Extending the definition of Cornish surnames

Here are two surnames that haven’t appeared in either book or blogs. The reason they didn’t feature is because they are more common in places outside Cornwall and neither reached the number of 1861 household heads required for inclusion. Yet both were present by the middle of the 1600s and have a long history in Cornwall.

The first record I can find of the name Yeats is the burial of Arthur Yates at Boscastle in north Cornwall in 1627. From there this surname, more likely to be spelt Yeats in Cornwall than Yates, had by the mid-1700s dispersed to mid and west Cornwall. Over half the Yeats households were then found in the Wadebridge district of mid-Cornwall. By 1861 however, it had ramified in Camborne, a reflection of the population expansion there caused by the mining boom. As a result, the centre of gravity of the name in Cornwall shifted even further west.

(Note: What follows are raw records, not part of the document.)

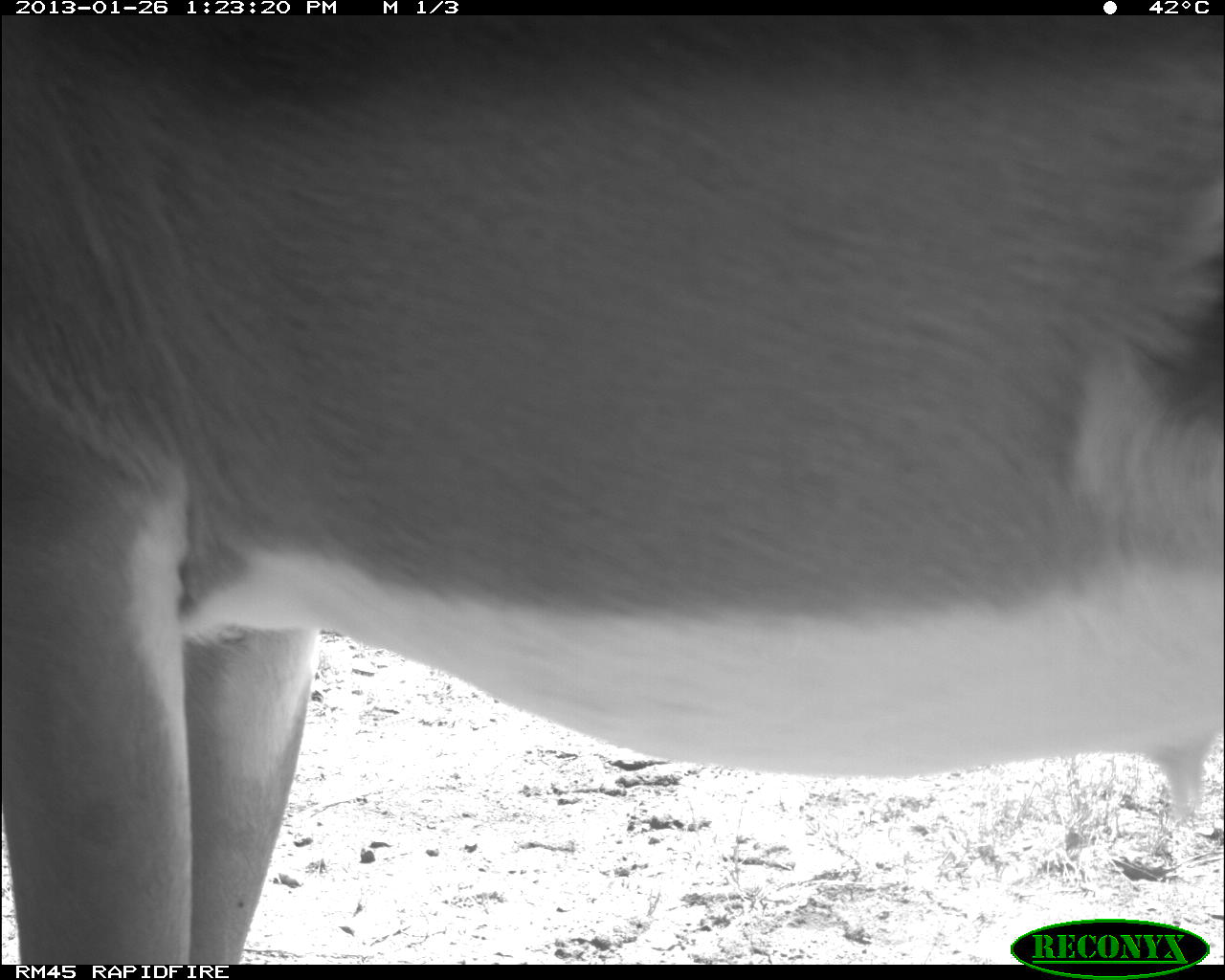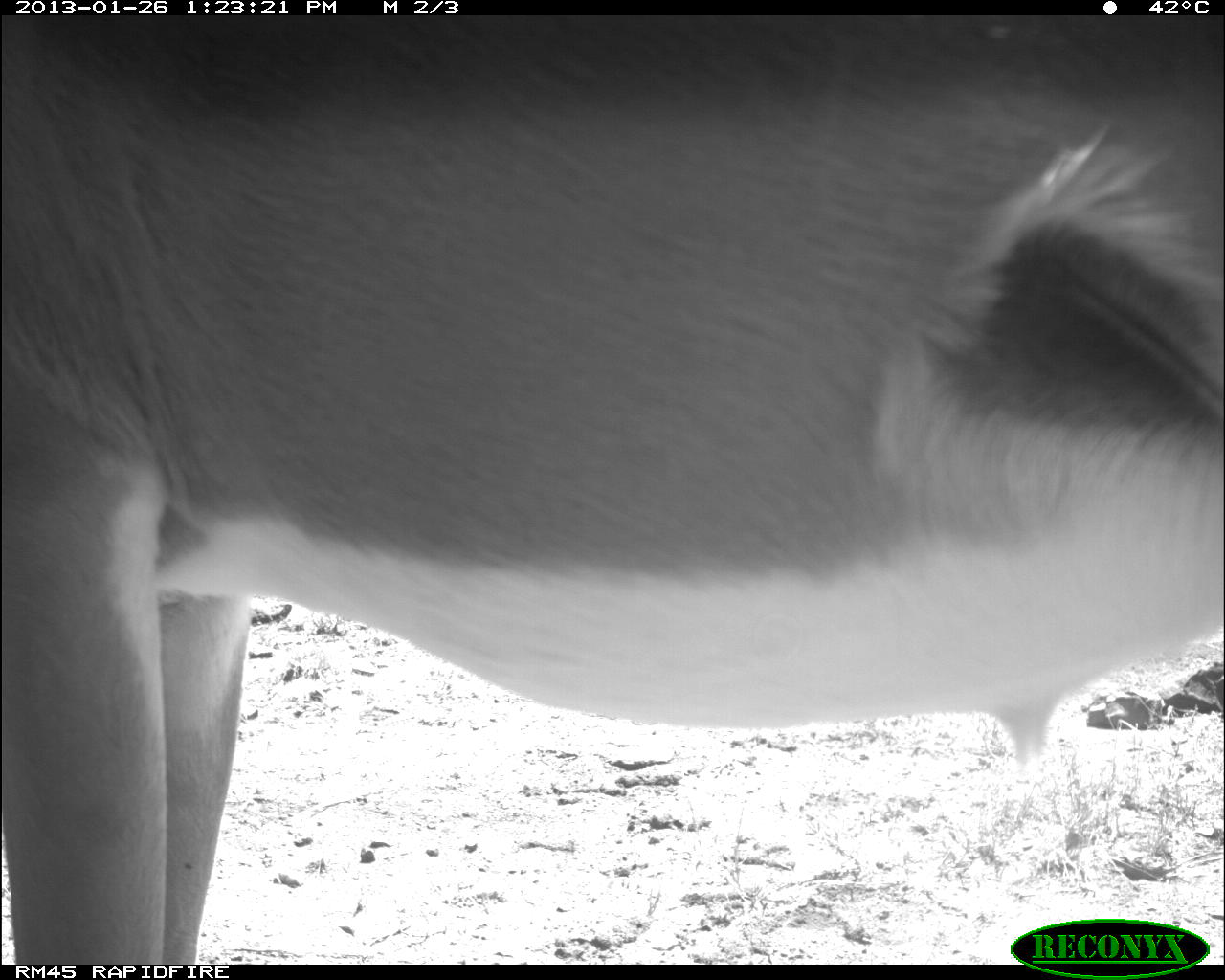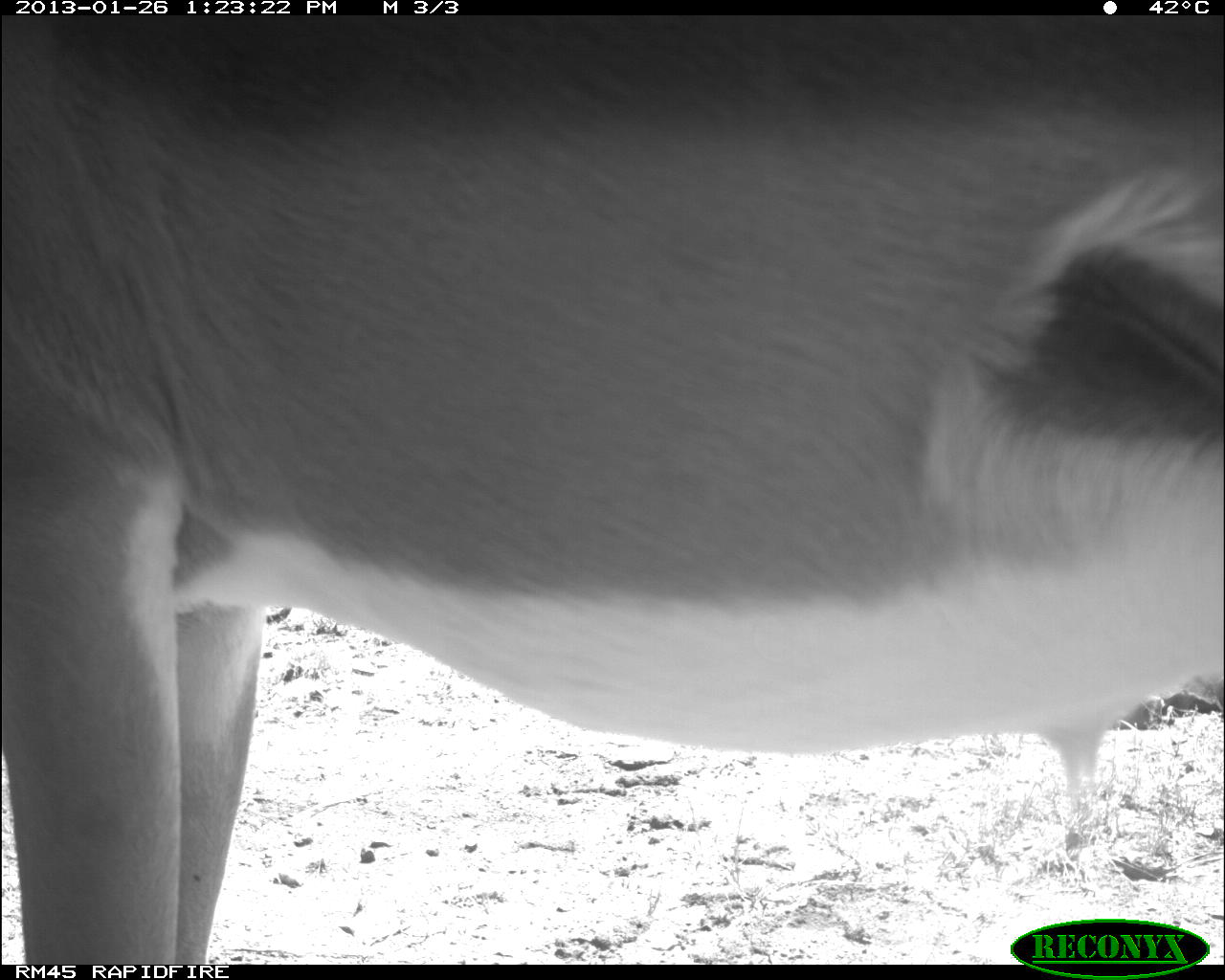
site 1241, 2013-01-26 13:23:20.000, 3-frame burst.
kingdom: Animalia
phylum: Chordata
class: Mammalia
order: Artiodactyla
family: Bovidae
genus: Aepyceros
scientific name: Aepyceros melampus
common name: impala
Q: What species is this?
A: Aepyceros melampus (impala).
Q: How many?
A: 1.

Our second name – Watts – was present in large numbers at an earlier point, as early as the 1520s. It was then usually just Watt, with just a handful of parishes in east Cornwall showing the additional -s. By 1641 that had completely turned around, with only two Watt men listed (at Feock), the other 44 being Watts. The name was quite widely dispersed in Cornwall by the 1800s. However, it’s clear that it was most concentrated on the Isles of Scilly. It was present there in numbers in the 1730s. Lack of early records prevents us from deciding whether it was taken to Scilly from Cornwall, or arrived from somewhere else, or emerged independently.

Both names have generally accepted origins. Yeats is from the word gate, given to someone living by a gate or possibly to someone who was a gatekeeper. Watts is from the popular medieval first name Wat, a short form of Walter.